ENTRIES:
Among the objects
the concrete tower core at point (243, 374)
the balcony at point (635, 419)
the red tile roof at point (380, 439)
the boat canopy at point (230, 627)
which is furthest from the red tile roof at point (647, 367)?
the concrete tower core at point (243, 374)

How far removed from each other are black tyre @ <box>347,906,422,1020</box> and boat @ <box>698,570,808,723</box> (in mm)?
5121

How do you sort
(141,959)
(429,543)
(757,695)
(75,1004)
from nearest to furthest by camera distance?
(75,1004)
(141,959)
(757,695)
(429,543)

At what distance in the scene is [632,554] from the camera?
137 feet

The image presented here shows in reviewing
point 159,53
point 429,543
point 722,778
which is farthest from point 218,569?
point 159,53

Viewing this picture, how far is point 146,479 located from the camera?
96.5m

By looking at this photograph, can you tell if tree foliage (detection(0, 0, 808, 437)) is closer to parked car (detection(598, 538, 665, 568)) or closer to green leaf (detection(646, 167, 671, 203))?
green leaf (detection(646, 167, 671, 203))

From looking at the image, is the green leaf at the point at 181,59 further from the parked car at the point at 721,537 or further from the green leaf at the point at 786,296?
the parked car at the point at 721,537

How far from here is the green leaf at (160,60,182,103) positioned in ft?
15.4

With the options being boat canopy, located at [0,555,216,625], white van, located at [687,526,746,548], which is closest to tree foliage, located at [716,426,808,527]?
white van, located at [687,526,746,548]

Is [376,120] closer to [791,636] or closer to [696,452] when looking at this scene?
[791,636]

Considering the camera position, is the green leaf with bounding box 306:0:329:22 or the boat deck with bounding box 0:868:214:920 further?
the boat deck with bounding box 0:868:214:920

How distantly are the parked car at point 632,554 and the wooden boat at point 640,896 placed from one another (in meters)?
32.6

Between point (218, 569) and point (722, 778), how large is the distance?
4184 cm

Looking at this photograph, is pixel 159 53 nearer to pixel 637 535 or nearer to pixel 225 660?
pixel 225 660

EXERCISE: Copy out, word for word, the lines from the one containing "Looking at this photograph, is" through the last line.

SOLUTION FOR THIS PROBLEM:
Looking at this photograph, is pixel 159 53 nearer to pixel 637 535 or nearer to pixel 225 660?
pixel 225 660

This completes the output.